Another employee asked Zuckerberg how he weighs the pros and cons of end-to-end message encryption, the highly regarded security measure that obscures content until it reaches its intended recipient. Earlier in the day, Facebook said it would not abandon plans to encrypt messages sent via Facebook Messenger and Instagram Direct in response to a letter from Attorney General William Barr requesting law enforcement access to messages on the company’s apps. The New York Times reported that Facebook Messenger was one of the favored platforms for pedophiles to exchange images and videos of child exploitation but that Facebook was one of the best partners to law enforcement aimed at preventing and prosecuting the crimes.

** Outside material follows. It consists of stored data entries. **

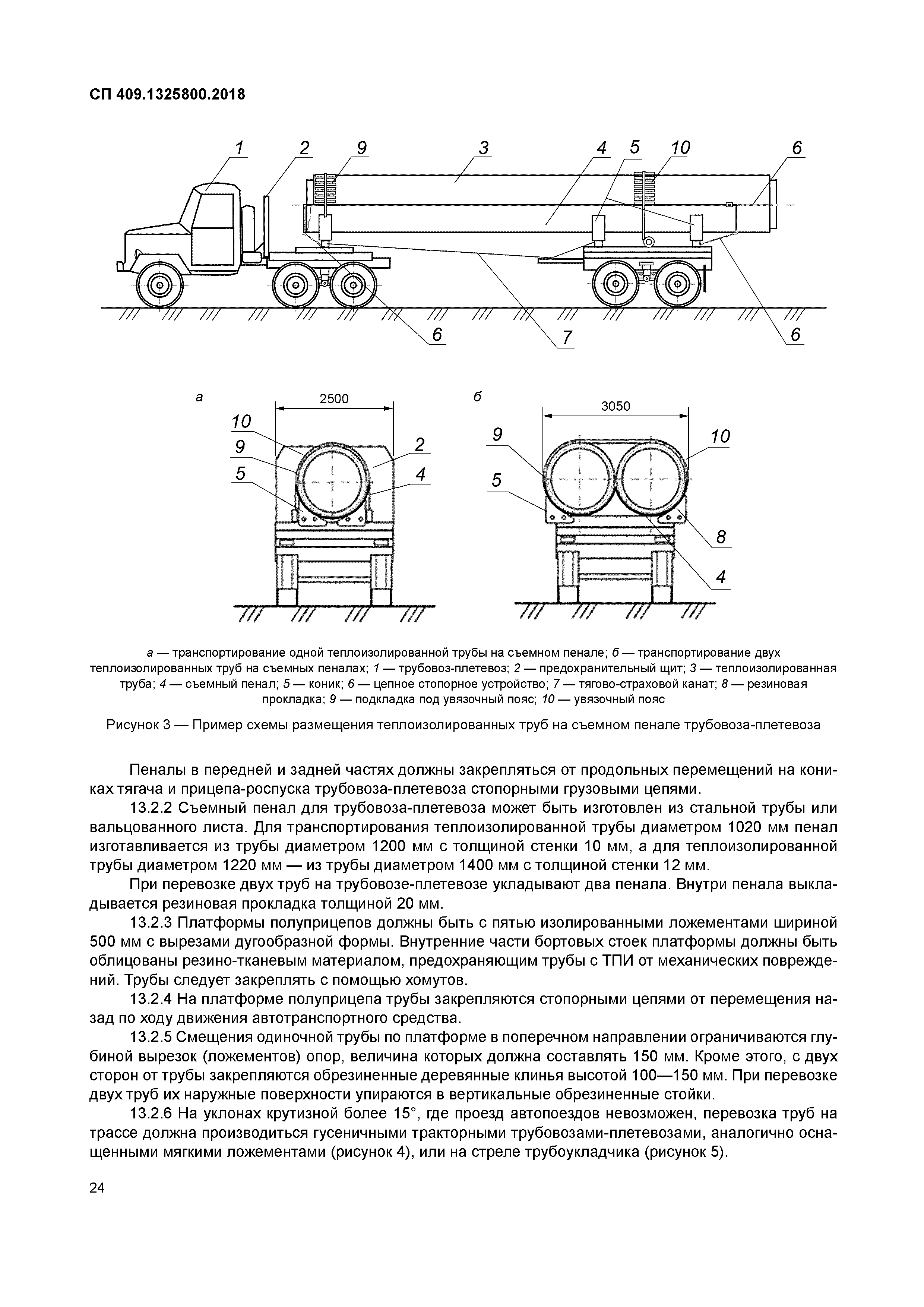 СП 409.1325800.2018

1 2 9 3 4 5 10 6

6 7 6

а
2500
10
9
5
2
4

б
3050
9
5
10
8
4

а — транспортирование одной теплоизолированной трубы на съемном пенале; б — транспортирование двух теплоизолированных труб на съемных пеналах; 1 — трубовоз-плетевоз; 2 — предохранительный щит; 3 — теплоизолированная труба; 4 — съемный пенал; 5 — коник; 6 — цепное стопорное устройство; 7 — тягово-страховой канат; 8 — резиновая прокладка; 9 — подкладка под увязочный пояс; 10 — увязочный пояс

Рисунок 3 — Пример схемы размещения теплоизолированных труб на съемном пенале трубовоза-плетевоза

Пеналы в передней и задней частях должны закрепляться от продольных перемещений на кониках тягача и прицепа-роспуска трубовоза-плетевоза стопорными грузовыми цепями.

13.2.2 Съемный пенал для трубовоза-плетевоза может быть изготовлен из стальной трубы или вальцованного листа. Для транспортирования теплоизолированной трубы диаметром 1020 мм пенал изготавливается из трубы диаметром 1200 мм с толщиной стенки 10 мм, а для теплоизолированной трубы диаметром 1220 мм — из трубы диаметром 1400 мм с толщиной стенки 12 мм.

При перевозке двух труб на трубовозе-плетевозе укладывают два пенала. Внутри пенала выкладывается резиновая прокладка толщиной 20 мм.

13.2.3 Платформы полуприцепов должны быть с пятью изолированными ложементами шириной 500 мм с вырезами дугообразной формы. Внутренние части бортовых стоек платформы должны быть облицованы резино-тканевым материалом, предохраняющим трубы с ТПИ от механических повреждений. Трубы следует закреплять с помощью хомутов.

13.2.4 На платформе полуприцепа трубы закрепляются стопорными цепями от перемещения назад по ходу движения автотранспортного средства.

13.2.5 Смещения одиночной трубы по платформе в поперечном направлении ограничиваются глубиной вырезок (ложементов) опор, величина которых должна составлять 150 мм. Кроме этого, с двух сторон от трубы закрепляются обрезиненные деревянные клинья высотой 100—150 мм. При перевозке двух труб их наружные поверхности упираются в вертикальные обрезиненные стойки.

13.2.6 На уклонах крутизной более 15°, где проезд автопоездов невозможен, перевозка труб на трассе должна производиться гусеничными тракторными трубовозами-плетевозами, аналогично оснащенными мягкими ложементами (рисунок 4), или на стреле трубоукладчика (рисунок 5).

24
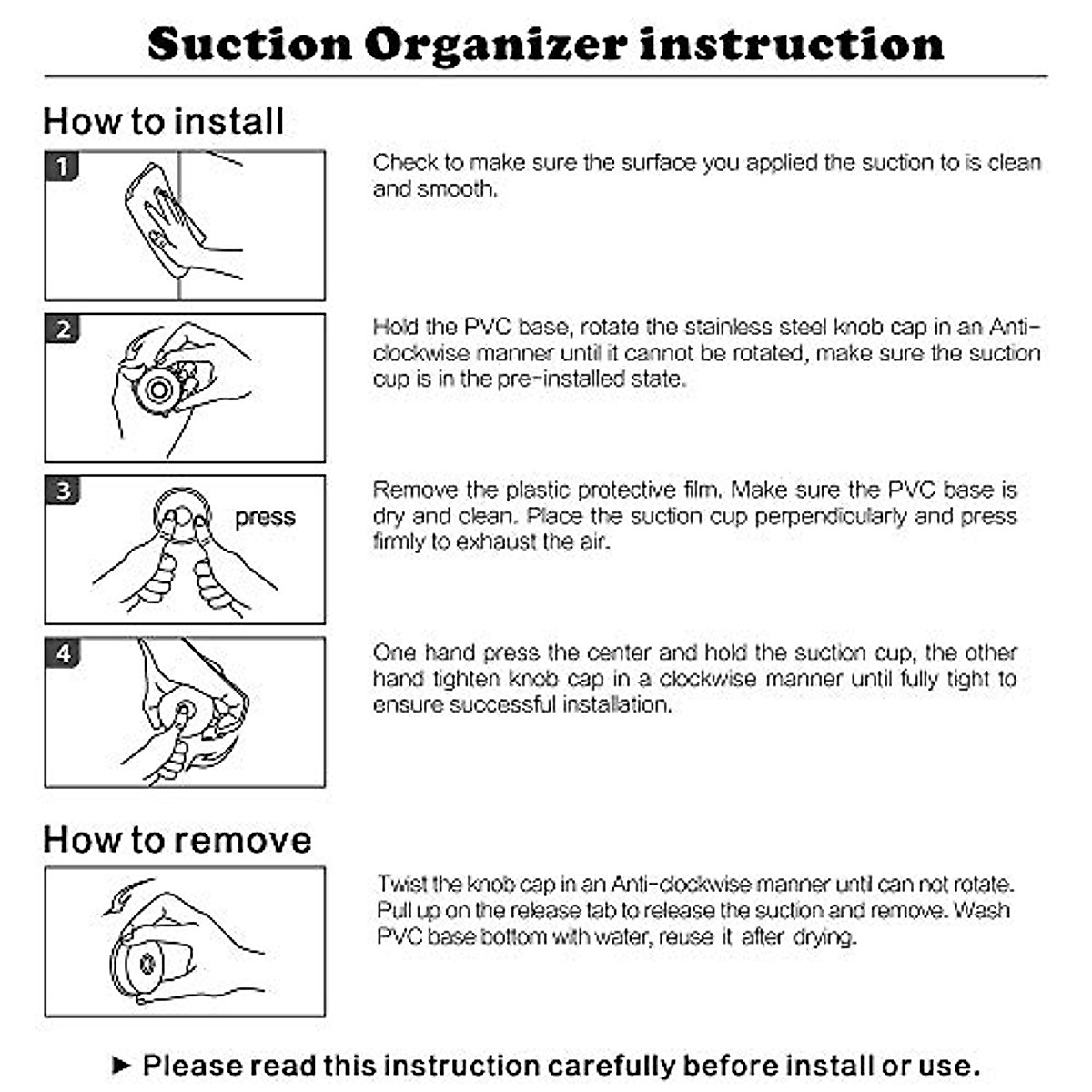 Suction Organizer instruction

How to install

1

Check to make sure the surface you applied the suction to is clean and smooth.

2

Hold the PVC base, rotate the stainless steel knob cap in an Anti-clockwise manner until it cannot be rotated, make sure the suction cup is in the pre-installed state.

3

press

Remove the plastic protective film. Make sure the PVC base is dry and clean. Place the suction cup perpendicularly and press firmly to exhaust the air.

4

One hand press the center and hold the suction cup, the other hand tighten knob cap in a clockwise manner until fully tight to ensure successful installation.

How to remove

Twist the knob cap in an Anti-clockwise manner until can not rotate. Pull up on the release tab to release the suction and remove. Wash PVC base bottom with water, reuse it after drying.

► Please read this instruction carefully before install or use.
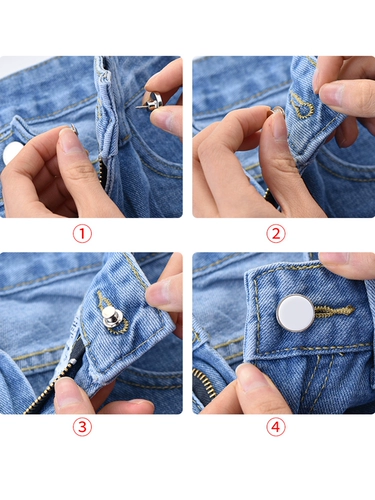 ①

②

③

④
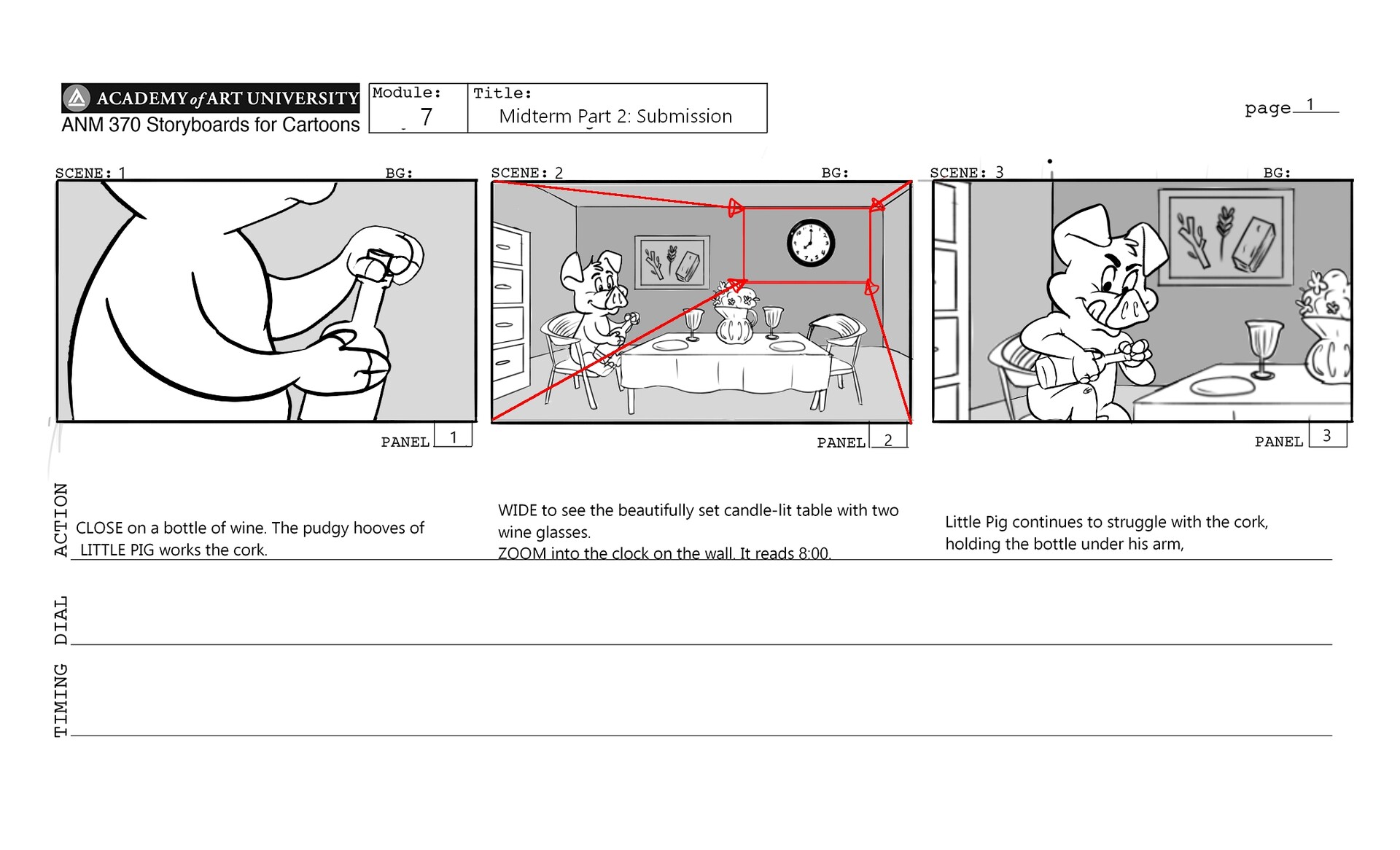 ACADEMY of ART UNIVERSITY
ANM 370 Storyboards for Cartoons

Module: 7

Title: Midterm Part 2: Submission

page 1

SCENE: 1 BG:

PANEL 1

SCENE: 2 BG:

PANEL 2

SCENE: 3 BG:

PANEL 3

ACTION

CLOSE on a bottle of wine. The pudgy hooves of LITTLE PIG works the cork.

WIDE to see the beautifully set candle-lit table with two wine glasses.
ZOOM into the clock on the wall. It reads 8:00.

Little Pig continues to struggle with the cork, holding the bottle under his arm,

DIAL

TIMING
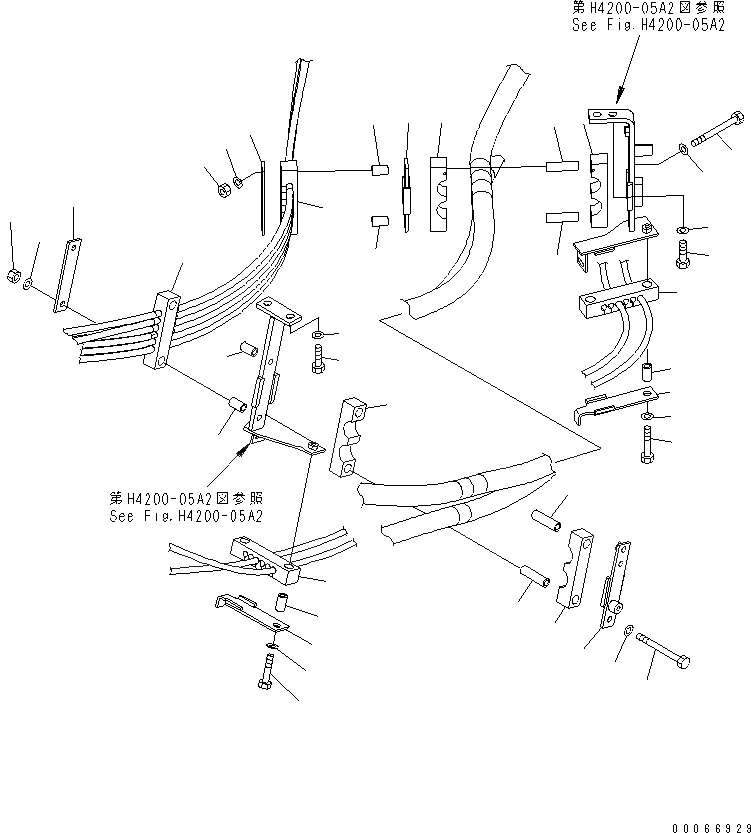 第H4200-05A2図参照
See Fig.H4200-05A2

第H4200-05A2図参照
See Fig.H4200-05A2

00066929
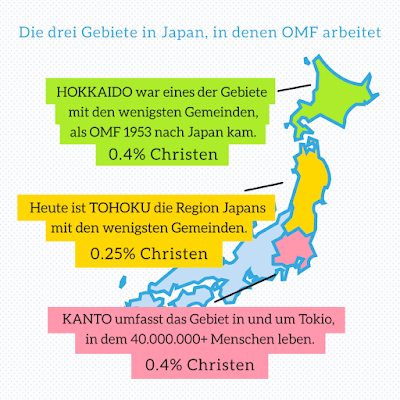 Die drei Gebiete in Japan, in denen OMF arbeitet

HOKKAIDO war eines der Gebiete mit den wenigsten Gemeinden, als OMF 1953 nach Japan kam.
0.4% Christen

Heute ist TOHOKU die Region Japans mit den wenigsten Gemeinden.
0.25% Christen

KANTO umfasst das Gebiet in und um Tokio, in dem 40.000.000+ Menschen leben.
0.4% Christen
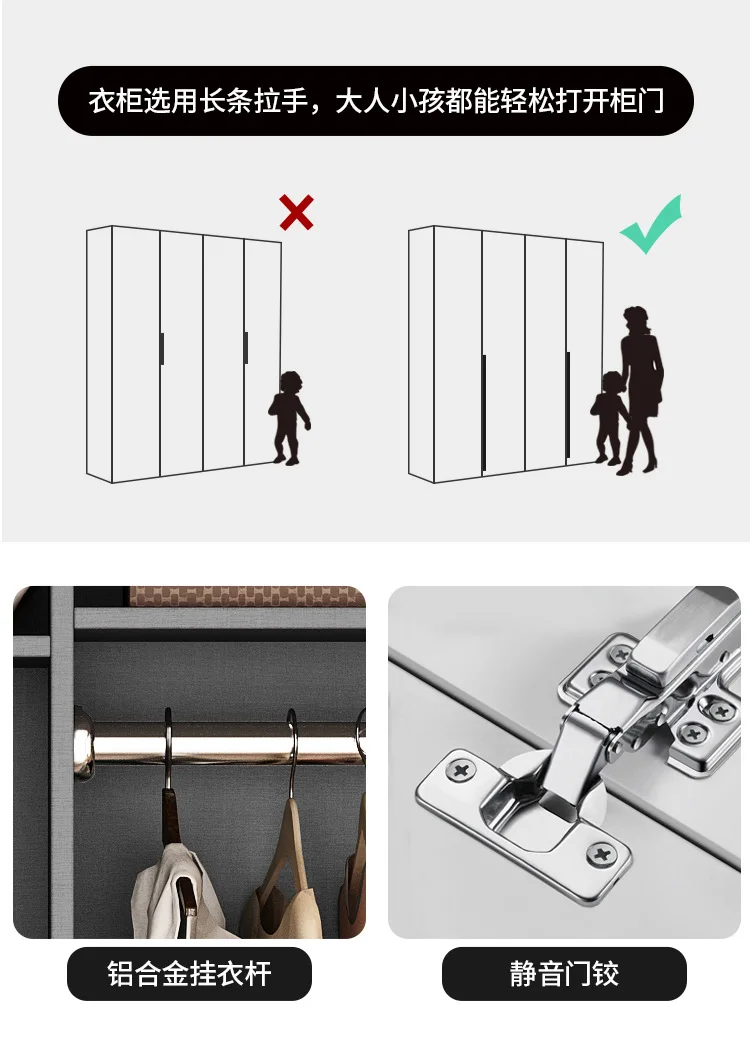 衣柜选用长条拉手，大人小孩都能轻松打开柜门

铝合金挂衣杆

静音门铰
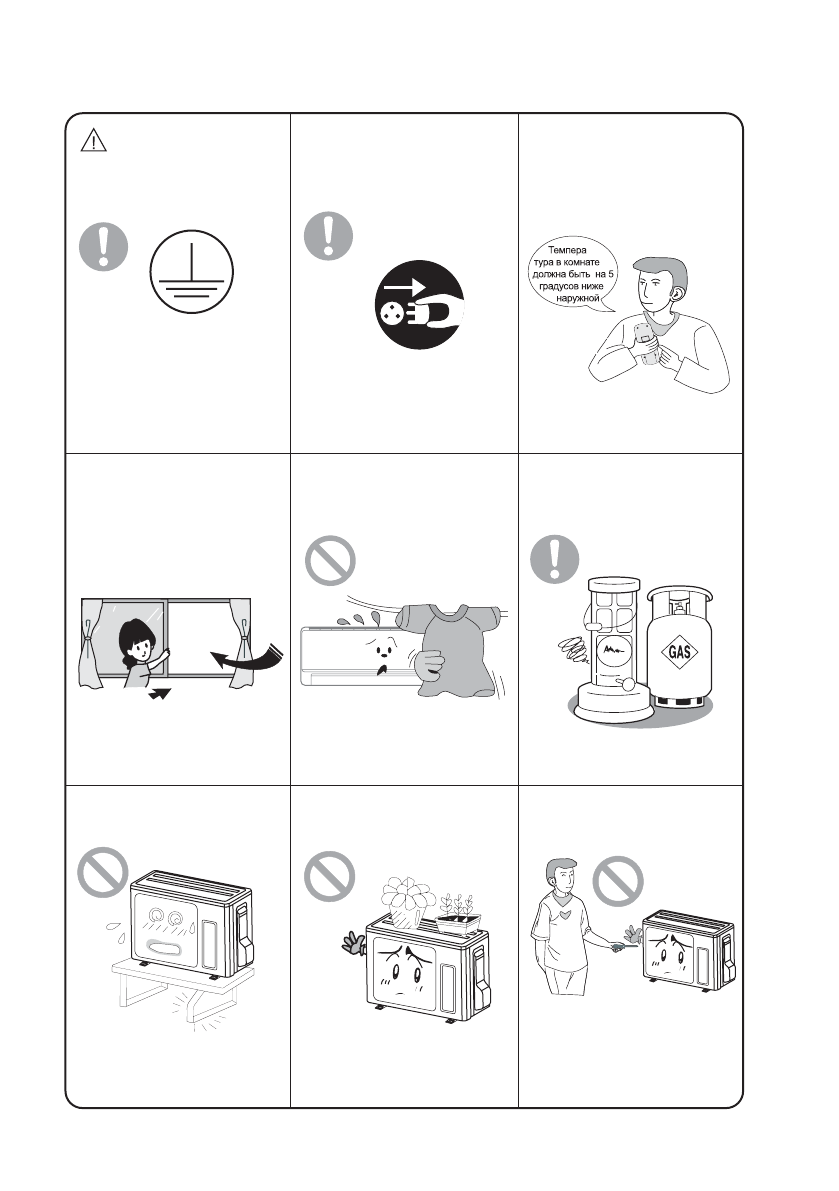 Темпера тура в комнате должна быть на 5 градусов ниже наружной

GAS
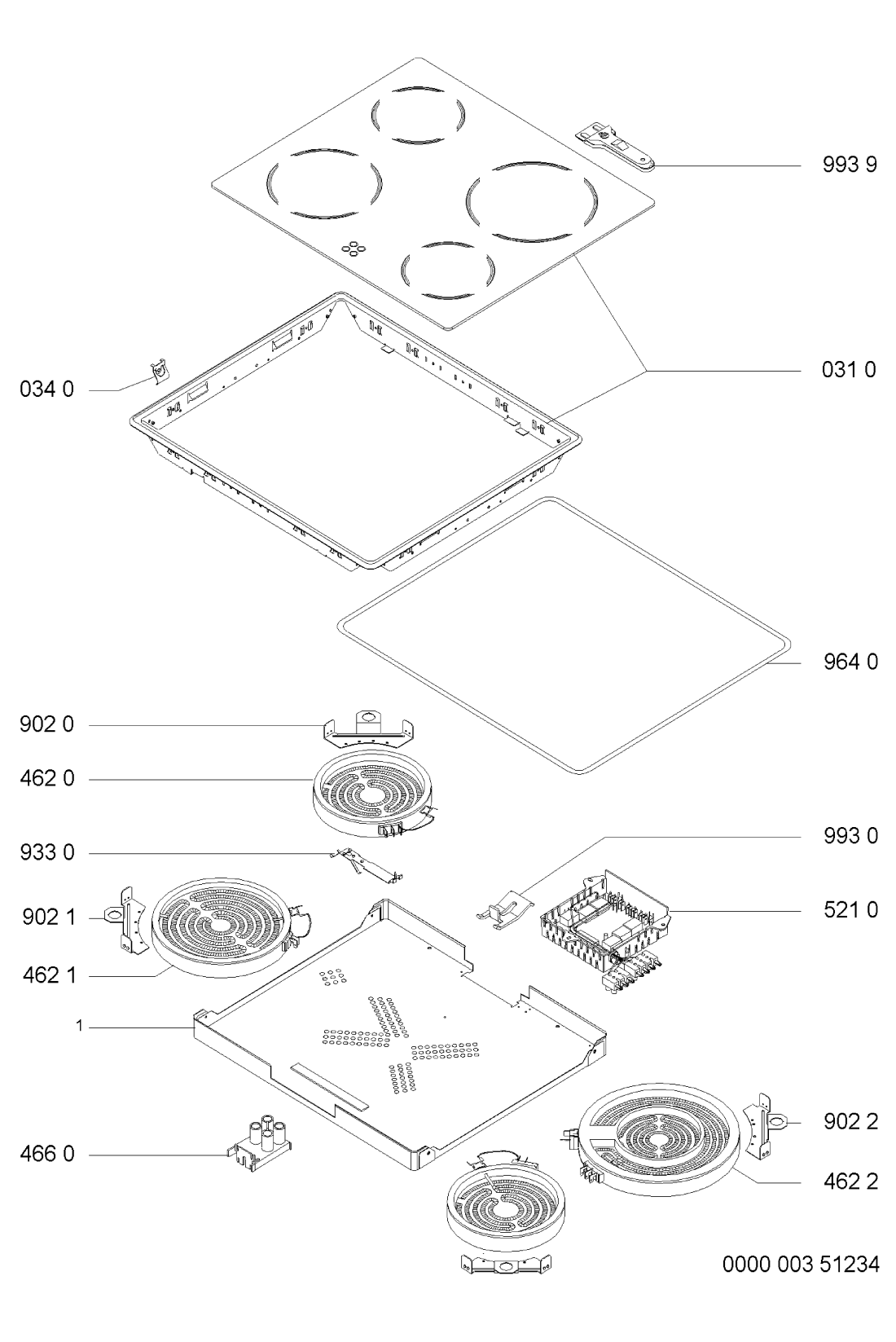 993 9

034 0

031 0

964 0

902 0

462 0

933 0

993 0

902 1

521 0

462 1

1

902 2

466 0

462 2

0000 003 51234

Zuckerberg said the team working to identify child predators would be able to pick them out by looking at “patterns of behavior” rather than their messages and that he still believed encrypting the messaging apps would be worth the tradeoffs.

"The top messaging app in the United States is iMessage. It’s end-to-end encrypted. People want that,” he said.

Another employee, seemingly half-joking, asked Zuckerberg to respond to Bernie Sanders’ assertion that “Billionaires should not exist.” The CEO’s net worth is roughly $67 billion.

“No one deserves to have that much money,” he said. “At some level it’s not fair, but it may be optimal, or better than the alternative, which is the government chooses everything.” He cited the foundation he started with his wife, the Chan Zuckerberg Initiative, and its funding for scientific research.